PROBLEM STATEMENT>
Leave the pictures out and transcribe every record exactly.

+---+

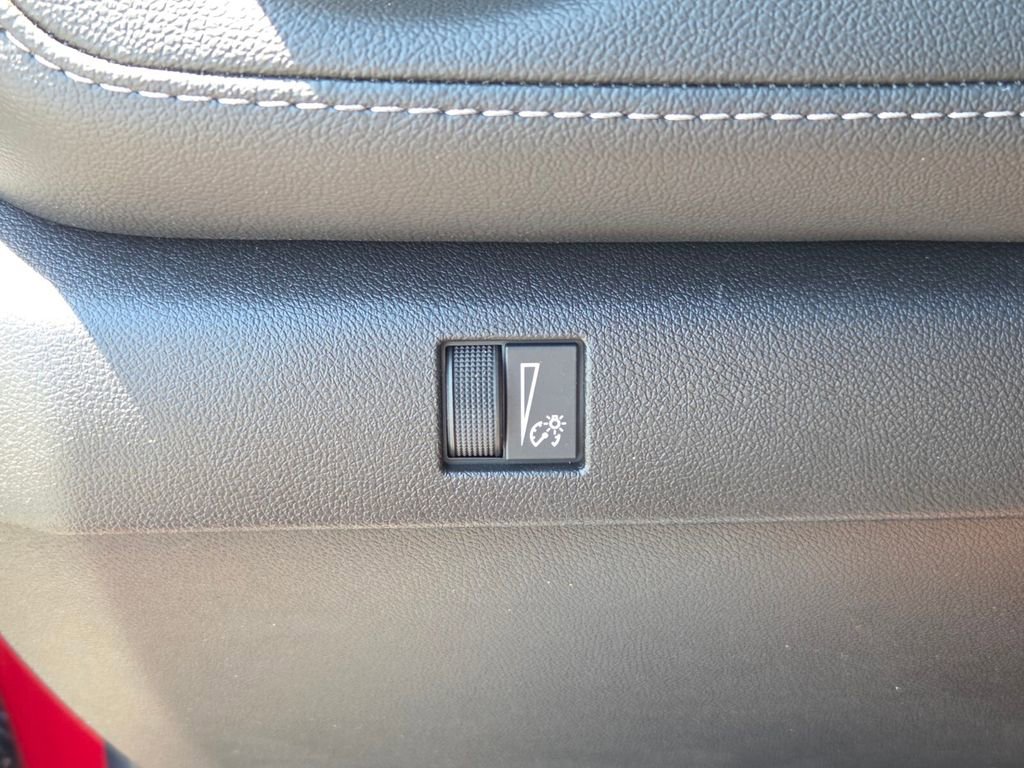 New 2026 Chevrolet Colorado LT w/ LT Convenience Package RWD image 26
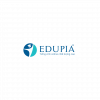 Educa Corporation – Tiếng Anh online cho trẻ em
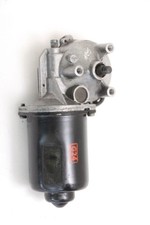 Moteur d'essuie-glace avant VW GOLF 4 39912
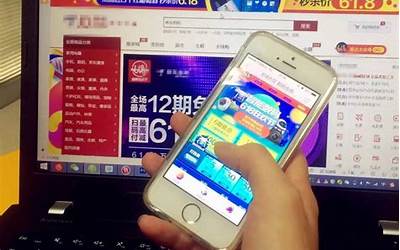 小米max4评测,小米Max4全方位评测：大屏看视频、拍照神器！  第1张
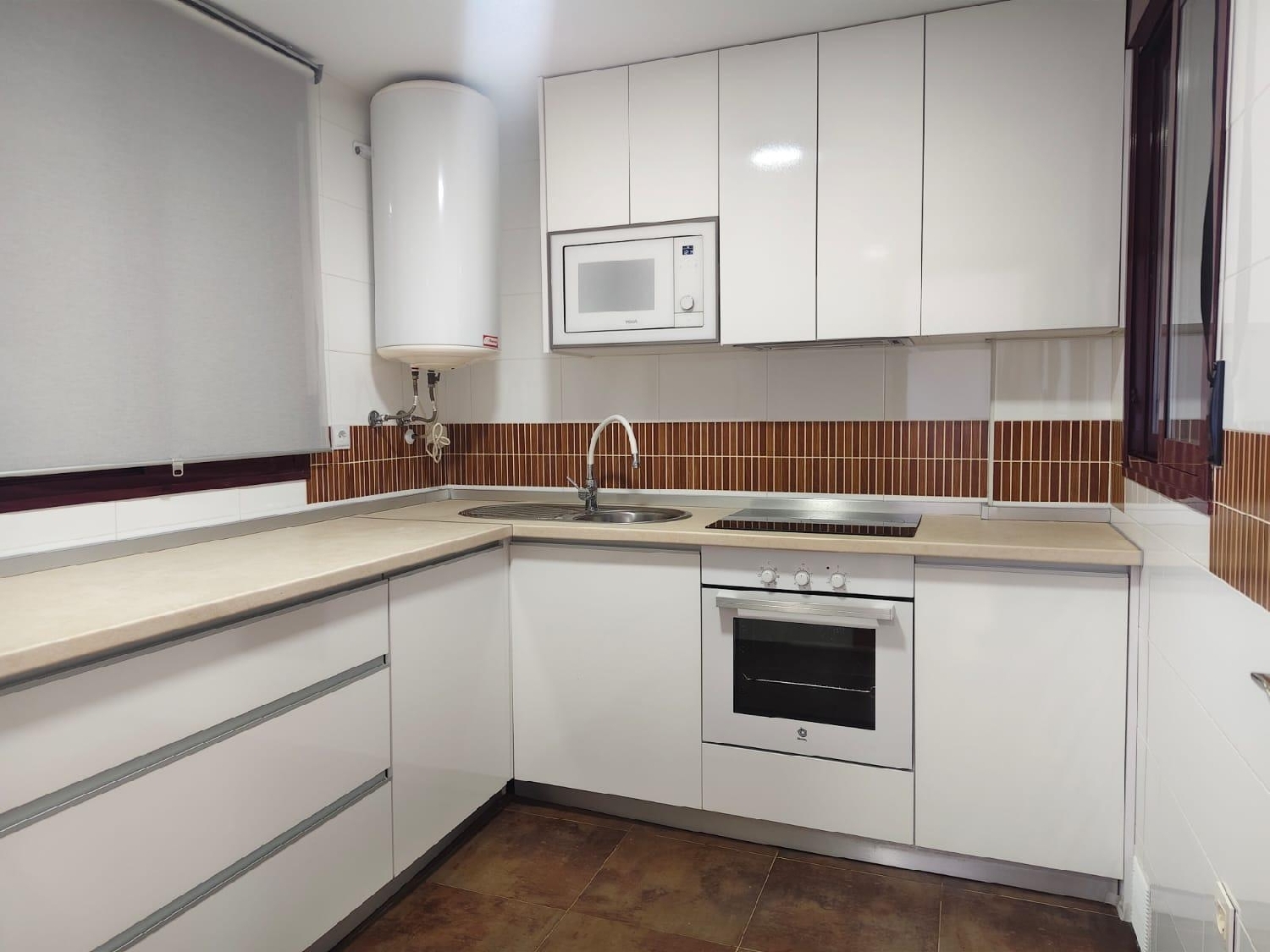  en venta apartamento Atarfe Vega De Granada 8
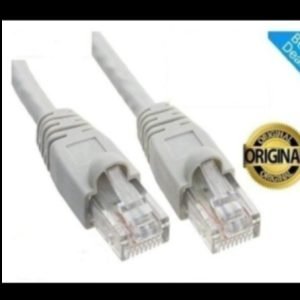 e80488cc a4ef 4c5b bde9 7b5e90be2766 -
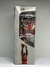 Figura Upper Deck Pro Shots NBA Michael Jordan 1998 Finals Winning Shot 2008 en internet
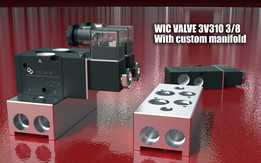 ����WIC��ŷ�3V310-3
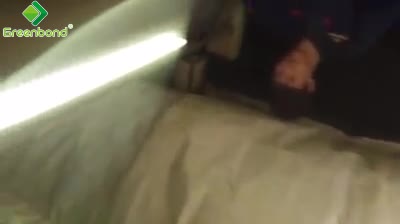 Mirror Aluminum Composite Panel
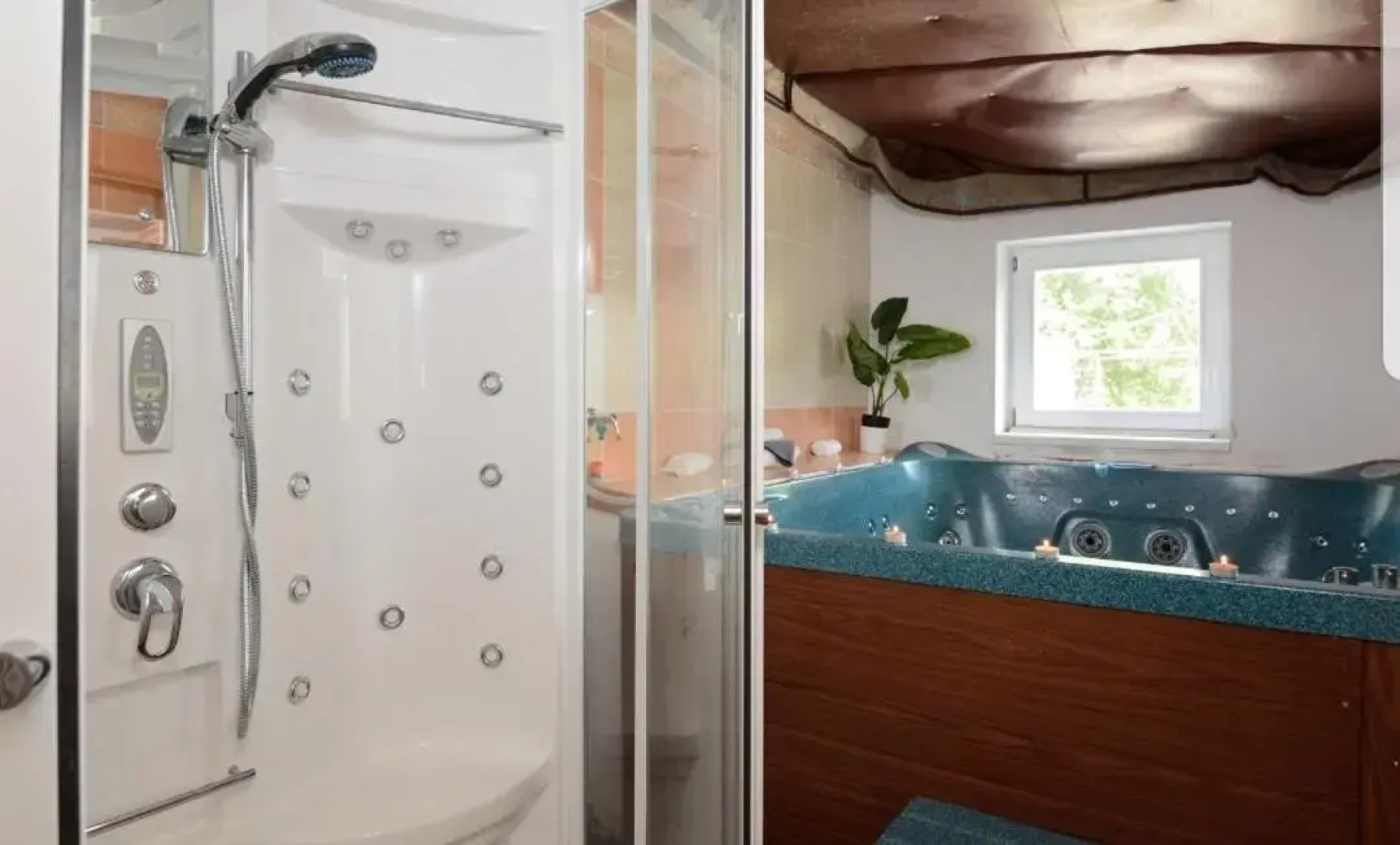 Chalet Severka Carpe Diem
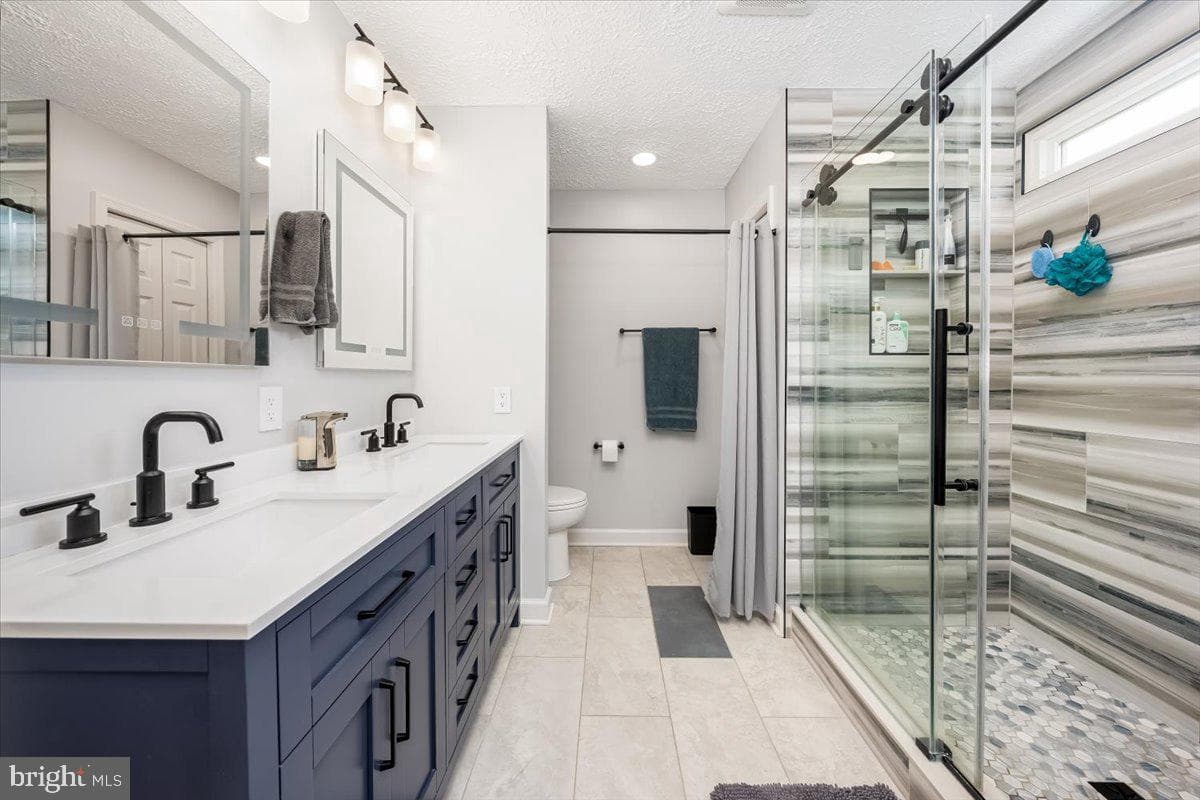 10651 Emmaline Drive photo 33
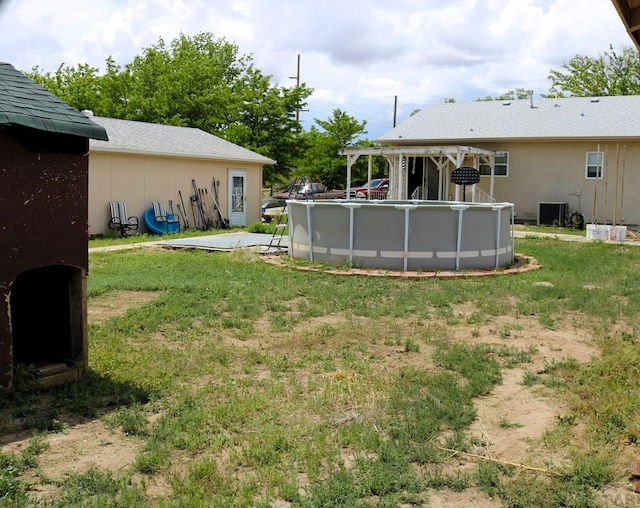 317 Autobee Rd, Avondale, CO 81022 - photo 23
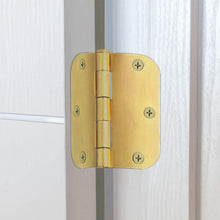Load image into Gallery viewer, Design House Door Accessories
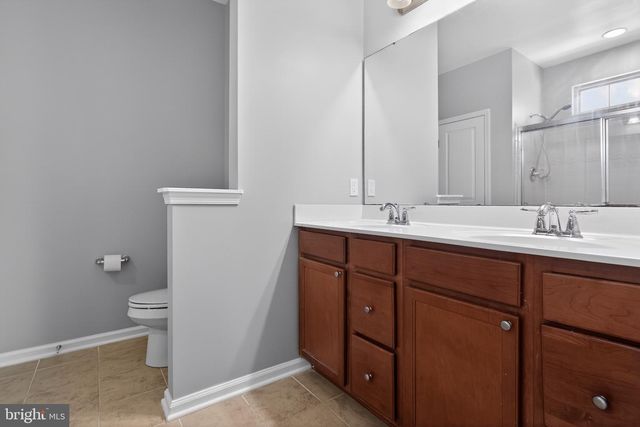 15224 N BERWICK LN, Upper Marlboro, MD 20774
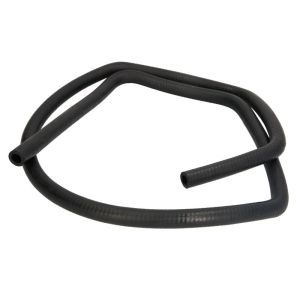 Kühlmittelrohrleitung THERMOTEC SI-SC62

+---+

ANSWER BOX>
 New 2026 Chevrolet Colorado LT w/ LT Convenience Package RWD image 26
 Educa Corporation – Tiếng Anh online cho trẻ em
 Moteur d'essuie-glace avant VW GOLF 4 39912
 小米max4评测,小米Max4全方位评测：大屏看视频、拍照神器！  第1张
  en venta apartamento Atarfe Vega De Granada 8
 e80488cc a4ef 4c5b bde9 7b5e90be2766 -
 Figura Upper Deck Pro Shots NBA Michael Jordan 1998 Finals Winning Shot 2008 en internet
 ����WIC��ŷ�3V310-3
 Mirror Aluminum Composite Panel
 Chalet Severka Carpe Diem
 10651 Emmaline Drive photo 33
 317 Autobee Rd, Avondale, CO 81022 - photo 23
Load image into Gallery viewer, Design House Door Accessories
 15224 N BERWICK LN, Upper Marlboro, MD 20774
 Kühlmittelrohrleitung THERMOTEC SI-SC62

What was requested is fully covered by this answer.